An important thing to note here is that if expressions do not have a binding scope, which puts them in an entirely different category than the constructs (functions, if let/while let, for, match, let) I was discussing.

Another important difference around if is that it tends to be used in long chains of else ifs, and while you can view these as grammatically nested, that is not how programmers think about them. Thus these two sub-statement temporary drop scopes in the docs I linked:

Arguably, { ...; EXPR } is just Rust's syntax for the in of let/in- the block provides the binding scope for any contained lets. Viewed from this angle, the let special case is quite similar to the behavior of if- temporaries in the scrutinee are dropped early because both constructs tend to have long-running "bodies."
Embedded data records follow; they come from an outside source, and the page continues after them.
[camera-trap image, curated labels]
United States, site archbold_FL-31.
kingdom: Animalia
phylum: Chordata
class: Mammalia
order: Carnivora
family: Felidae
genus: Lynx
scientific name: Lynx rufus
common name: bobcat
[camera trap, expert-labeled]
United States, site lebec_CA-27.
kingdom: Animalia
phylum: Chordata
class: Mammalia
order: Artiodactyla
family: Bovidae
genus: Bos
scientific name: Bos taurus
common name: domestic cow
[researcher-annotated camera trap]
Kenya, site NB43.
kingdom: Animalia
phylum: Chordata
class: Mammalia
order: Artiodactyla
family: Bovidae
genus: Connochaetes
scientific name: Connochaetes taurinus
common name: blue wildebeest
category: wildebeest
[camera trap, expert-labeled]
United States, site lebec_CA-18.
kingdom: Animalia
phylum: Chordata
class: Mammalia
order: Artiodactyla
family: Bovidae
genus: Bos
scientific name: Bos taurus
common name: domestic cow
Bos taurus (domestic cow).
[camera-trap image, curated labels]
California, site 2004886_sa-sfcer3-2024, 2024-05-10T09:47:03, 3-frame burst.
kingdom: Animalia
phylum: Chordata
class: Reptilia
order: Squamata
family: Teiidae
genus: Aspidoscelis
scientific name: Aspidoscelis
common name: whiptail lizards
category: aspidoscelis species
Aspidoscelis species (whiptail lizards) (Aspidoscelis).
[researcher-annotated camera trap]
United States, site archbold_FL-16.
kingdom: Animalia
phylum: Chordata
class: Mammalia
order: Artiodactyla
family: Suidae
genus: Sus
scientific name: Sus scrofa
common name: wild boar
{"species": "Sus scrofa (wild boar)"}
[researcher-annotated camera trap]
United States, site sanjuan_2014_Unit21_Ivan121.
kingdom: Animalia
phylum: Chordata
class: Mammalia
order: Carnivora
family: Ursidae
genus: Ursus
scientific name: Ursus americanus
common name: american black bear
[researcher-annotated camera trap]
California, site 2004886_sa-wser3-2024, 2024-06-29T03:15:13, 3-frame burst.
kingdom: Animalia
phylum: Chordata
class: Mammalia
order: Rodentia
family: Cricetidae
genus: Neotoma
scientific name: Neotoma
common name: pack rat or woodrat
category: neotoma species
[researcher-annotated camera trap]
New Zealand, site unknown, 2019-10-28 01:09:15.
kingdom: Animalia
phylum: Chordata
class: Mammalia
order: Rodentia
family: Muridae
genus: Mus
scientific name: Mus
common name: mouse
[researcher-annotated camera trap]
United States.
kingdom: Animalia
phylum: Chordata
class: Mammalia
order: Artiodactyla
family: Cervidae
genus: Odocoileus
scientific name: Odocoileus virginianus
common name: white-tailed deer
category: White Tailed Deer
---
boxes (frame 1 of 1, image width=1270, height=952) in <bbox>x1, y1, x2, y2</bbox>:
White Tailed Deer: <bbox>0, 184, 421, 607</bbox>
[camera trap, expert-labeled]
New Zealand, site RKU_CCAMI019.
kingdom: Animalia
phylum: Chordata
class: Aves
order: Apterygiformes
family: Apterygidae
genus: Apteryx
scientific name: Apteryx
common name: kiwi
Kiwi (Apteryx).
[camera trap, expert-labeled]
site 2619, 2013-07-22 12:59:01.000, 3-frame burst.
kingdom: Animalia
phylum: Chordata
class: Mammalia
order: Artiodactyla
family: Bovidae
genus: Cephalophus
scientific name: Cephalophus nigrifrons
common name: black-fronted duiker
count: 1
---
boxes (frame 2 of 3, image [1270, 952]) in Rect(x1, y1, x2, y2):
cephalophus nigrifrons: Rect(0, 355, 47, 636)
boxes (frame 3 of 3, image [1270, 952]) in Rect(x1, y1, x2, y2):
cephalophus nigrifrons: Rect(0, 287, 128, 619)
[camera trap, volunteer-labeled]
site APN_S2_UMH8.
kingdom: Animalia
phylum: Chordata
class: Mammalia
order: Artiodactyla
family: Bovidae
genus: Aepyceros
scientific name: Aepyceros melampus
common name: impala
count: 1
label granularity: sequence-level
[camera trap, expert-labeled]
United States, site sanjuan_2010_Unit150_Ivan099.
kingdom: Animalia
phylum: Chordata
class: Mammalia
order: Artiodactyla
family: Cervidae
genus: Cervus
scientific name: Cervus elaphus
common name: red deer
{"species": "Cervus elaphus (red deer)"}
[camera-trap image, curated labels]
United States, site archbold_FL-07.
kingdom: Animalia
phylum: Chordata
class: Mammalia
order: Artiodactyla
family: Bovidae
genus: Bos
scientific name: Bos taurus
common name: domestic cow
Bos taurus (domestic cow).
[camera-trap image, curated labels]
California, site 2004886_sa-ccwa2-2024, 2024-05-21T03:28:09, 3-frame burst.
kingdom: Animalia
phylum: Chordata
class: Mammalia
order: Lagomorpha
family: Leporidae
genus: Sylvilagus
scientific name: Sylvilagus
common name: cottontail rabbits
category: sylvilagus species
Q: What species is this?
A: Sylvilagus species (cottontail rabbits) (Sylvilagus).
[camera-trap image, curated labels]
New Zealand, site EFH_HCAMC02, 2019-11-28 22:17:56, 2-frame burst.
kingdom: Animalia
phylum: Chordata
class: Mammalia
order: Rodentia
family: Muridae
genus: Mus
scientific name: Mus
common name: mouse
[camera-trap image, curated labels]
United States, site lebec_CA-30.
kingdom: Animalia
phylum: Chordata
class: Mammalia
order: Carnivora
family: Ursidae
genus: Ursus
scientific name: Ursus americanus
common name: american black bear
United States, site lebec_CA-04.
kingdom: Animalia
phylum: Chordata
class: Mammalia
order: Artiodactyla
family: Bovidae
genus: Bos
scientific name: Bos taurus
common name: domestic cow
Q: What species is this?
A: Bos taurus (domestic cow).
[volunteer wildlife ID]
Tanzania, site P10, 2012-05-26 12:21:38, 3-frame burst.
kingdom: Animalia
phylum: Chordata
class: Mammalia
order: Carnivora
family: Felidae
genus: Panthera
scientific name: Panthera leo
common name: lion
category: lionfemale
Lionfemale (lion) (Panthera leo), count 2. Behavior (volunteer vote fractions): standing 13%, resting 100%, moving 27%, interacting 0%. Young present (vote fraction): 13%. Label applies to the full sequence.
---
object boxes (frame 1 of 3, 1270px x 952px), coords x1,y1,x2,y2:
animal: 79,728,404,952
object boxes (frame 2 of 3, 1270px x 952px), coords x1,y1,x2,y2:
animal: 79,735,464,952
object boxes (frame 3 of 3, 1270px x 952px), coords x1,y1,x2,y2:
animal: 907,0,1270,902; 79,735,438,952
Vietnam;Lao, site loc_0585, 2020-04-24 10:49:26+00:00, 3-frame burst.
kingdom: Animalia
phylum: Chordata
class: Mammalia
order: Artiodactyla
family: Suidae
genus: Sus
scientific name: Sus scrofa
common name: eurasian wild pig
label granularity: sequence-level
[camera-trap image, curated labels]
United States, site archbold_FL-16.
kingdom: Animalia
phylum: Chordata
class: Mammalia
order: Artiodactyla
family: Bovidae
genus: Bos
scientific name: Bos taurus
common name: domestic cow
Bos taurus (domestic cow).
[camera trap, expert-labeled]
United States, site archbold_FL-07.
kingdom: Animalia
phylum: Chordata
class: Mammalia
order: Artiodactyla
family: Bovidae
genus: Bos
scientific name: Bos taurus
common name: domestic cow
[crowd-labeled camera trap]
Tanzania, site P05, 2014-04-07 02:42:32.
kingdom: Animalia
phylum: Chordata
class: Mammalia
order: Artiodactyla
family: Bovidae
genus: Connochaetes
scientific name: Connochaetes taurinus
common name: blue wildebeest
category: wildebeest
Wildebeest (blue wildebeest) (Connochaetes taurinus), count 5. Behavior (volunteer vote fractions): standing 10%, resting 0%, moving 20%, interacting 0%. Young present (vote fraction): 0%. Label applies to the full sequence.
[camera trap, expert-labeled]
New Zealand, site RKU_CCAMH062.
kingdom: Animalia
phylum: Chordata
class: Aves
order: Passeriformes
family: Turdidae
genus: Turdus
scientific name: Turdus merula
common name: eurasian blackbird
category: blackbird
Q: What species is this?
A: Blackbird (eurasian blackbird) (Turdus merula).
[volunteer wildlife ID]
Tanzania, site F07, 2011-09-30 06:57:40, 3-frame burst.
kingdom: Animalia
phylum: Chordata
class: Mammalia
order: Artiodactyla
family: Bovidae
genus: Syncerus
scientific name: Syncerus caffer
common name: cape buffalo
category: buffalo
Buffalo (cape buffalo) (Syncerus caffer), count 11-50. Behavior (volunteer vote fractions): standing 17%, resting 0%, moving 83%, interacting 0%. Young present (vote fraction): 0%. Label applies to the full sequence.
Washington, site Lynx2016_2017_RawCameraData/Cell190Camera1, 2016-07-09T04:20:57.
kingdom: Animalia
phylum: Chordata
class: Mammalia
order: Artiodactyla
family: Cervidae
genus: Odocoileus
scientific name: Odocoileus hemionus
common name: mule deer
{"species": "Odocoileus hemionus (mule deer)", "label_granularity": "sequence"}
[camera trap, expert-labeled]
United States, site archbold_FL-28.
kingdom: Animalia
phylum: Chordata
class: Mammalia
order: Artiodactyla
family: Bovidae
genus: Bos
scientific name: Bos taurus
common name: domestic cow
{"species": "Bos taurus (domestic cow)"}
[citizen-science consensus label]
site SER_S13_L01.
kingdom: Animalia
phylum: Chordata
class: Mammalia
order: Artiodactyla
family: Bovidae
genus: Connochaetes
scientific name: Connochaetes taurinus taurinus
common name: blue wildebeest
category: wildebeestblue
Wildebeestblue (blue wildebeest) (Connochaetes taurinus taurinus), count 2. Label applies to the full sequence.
So if you wanted you could rewrite that section of the reference to group the RHS of a let in with the condition expression of an if. Perhaps you might also rewrite the section on temporary lifetime extension in terms of these shortened temporary drop scopes, and my hypothetical _-drops-temporaries proposal in terms of applying this same shrunken drop scope trick to more constructs.

I know! That’s why my takeaway is that we shouldn’t even try


as can if let statements, that keep the temporaries around throughout all the else ifs and else branches nontheless.